10.2.6. Scaling up a ZooKeeper cluster

This procedure describes how to add servers (nodes) to a ZooKeeper cluster. The dynamic reconfiguration feature of ZooKeeper maintains a stable ZooKeeper cluster during the scale up process.

Prerequisites

  • Dynamic reconfiguration is enabled in the ZooKeeper configuration file (reconfigEnabled=true).
  • ZooKeeper authentication is enabled and you can access the new server using the authentication mechanism.

Procedure

Perform the following steps for each ZooKeeper server, one at a time:

  1. Add a server to the ZooKeeper cluster as described in Section 3.1, “Running a multi-node ZooKeeper cluster” and then start ZooKeeper.
  2. Note the IP address and configured access ports of the new server.
  3. Start a zookeeper-shell session for the server. Run the following command from a machine that has access to the cluster (this might be one of the ZooKeeper nodes or your local machine, if it has access).

    su - kafka
    /opt/kafka/bin/zookeeper-shell.sh <ip-address>:<zk-port>
  4. In the shell session, with the ZooKeeper node running, enter the following line to add the new server to the quorum as a voting member:

    reconfig -add server.<positive-id> = <address1>:<port1>:<port2>[:role];[<client-port-address>:]<client-port>

    For example:

    reconfig -add server.4=172.17.0.4:2888:3888:participant;172.17.0.4:2181

    Where <positive-id> is the new server ID 4.

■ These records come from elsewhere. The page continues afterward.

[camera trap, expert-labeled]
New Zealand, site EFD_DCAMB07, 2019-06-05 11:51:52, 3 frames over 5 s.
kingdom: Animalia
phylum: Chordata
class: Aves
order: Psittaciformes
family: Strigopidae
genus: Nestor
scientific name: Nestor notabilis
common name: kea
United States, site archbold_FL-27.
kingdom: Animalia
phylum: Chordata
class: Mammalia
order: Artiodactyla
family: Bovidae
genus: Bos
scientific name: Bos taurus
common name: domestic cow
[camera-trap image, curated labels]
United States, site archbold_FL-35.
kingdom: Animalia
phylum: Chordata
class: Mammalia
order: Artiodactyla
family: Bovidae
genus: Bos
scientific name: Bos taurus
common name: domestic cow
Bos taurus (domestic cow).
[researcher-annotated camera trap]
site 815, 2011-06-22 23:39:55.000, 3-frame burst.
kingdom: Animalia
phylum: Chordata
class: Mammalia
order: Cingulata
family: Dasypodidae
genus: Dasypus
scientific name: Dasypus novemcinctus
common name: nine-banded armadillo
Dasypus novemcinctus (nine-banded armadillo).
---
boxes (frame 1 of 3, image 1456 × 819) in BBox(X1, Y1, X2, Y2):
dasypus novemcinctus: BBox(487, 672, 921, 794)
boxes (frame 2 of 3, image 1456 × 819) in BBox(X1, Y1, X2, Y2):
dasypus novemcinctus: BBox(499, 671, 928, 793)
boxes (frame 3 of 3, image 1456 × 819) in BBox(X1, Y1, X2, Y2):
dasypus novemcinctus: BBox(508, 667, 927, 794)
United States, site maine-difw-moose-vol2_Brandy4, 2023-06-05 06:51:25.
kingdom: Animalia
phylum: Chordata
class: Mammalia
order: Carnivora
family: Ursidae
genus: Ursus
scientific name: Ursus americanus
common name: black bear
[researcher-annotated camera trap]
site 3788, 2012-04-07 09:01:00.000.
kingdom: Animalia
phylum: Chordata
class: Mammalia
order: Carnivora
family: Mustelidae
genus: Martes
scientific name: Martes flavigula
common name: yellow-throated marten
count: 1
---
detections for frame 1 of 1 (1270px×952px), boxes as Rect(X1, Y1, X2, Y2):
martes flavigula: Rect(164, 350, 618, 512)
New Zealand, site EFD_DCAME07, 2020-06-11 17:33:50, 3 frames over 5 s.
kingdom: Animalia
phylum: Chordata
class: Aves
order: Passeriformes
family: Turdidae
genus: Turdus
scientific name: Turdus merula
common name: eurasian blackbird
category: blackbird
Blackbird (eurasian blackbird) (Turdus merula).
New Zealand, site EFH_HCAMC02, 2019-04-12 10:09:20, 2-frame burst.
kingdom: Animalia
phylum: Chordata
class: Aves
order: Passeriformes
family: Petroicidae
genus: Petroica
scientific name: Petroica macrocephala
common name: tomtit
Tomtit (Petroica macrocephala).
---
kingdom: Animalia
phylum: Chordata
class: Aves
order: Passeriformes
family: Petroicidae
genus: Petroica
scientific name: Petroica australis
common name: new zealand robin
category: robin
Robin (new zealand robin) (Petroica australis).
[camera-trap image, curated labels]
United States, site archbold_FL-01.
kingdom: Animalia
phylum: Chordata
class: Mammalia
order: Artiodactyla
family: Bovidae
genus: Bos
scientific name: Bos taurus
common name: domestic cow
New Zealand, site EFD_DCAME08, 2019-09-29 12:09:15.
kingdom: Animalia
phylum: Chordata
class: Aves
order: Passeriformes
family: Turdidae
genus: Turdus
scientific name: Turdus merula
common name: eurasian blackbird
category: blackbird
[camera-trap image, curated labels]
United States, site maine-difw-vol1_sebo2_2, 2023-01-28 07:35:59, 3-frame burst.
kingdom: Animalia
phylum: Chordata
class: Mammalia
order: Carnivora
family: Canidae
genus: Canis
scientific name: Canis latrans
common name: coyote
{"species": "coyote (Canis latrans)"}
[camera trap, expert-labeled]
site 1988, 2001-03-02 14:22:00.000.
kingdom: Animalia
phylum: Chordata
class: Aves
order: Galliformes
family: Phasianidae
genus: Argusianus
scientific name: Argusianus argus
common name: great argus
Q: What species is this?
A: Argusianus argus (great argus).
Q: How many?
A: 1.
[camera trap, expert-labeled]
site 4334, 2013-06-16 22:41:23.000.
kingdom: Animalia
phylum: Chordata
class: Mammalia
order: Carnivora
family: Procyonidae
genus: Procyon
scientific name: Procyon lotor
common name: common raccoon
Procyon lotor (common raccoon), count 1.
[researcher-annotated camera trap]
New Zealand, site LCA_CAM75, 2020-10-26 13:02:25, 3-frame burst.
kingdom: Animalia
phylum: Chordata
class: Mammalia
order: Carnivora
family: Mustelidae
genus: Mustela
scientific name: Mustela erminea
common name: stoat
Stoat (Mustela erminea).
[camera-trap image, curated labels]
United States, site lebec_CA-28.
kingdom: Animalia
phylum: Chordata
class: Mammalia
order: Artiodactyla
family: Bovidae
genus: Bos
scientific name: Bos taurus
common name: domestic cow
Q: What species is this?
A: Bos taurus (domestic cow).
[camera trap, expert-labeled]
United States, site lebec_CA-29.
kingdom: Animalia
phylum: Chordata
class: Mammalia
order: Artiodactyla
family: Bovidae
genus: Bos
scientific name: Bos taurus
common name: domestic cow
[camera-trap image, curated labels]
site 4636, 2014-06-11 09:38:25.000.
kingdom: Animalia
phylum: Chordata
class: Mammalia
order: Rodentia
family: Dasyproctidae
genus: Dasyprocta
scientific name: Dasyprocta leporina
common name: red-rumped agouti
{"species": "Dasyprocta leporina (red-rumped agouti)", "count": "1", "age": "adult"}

    For the two ports, <port1> 2888 is for communication between ZooKeeper servers, and <port2> 3888 is for leader election.

    The new configuration propagates to the other servers in the ZooKeeper cluster; the new server is now a full member of the quorum.

  5. Repeat steps 1-4 for the other servers that you want to add.

10.2.7. Scaling down a ZooKeeper cluster

This procedure describes how to remove servers (nodes) from a ZooKeeper cluster. The dynamic reconfiguration feature of ZooKeeper maintains a stable ZooKeeper cluster during the scale down process.

Prerequisites

  • Dynamic reconfiguration is enabled in the ZooKeeper configuration file (reconfigEnabled=true).
  • ZooKeeper authentication is enabled and you can access the new server using the authentication mechanism.

Procedure

Perform the following steps for each ZooKeeper server, one at a time:

  1. Log in to the zookeeper-shell on one of the servers that will be retained after the scale down (for example, server 1).

    Note

    Access the server using the authentication mechanism configured for the ZooKeeper cluster.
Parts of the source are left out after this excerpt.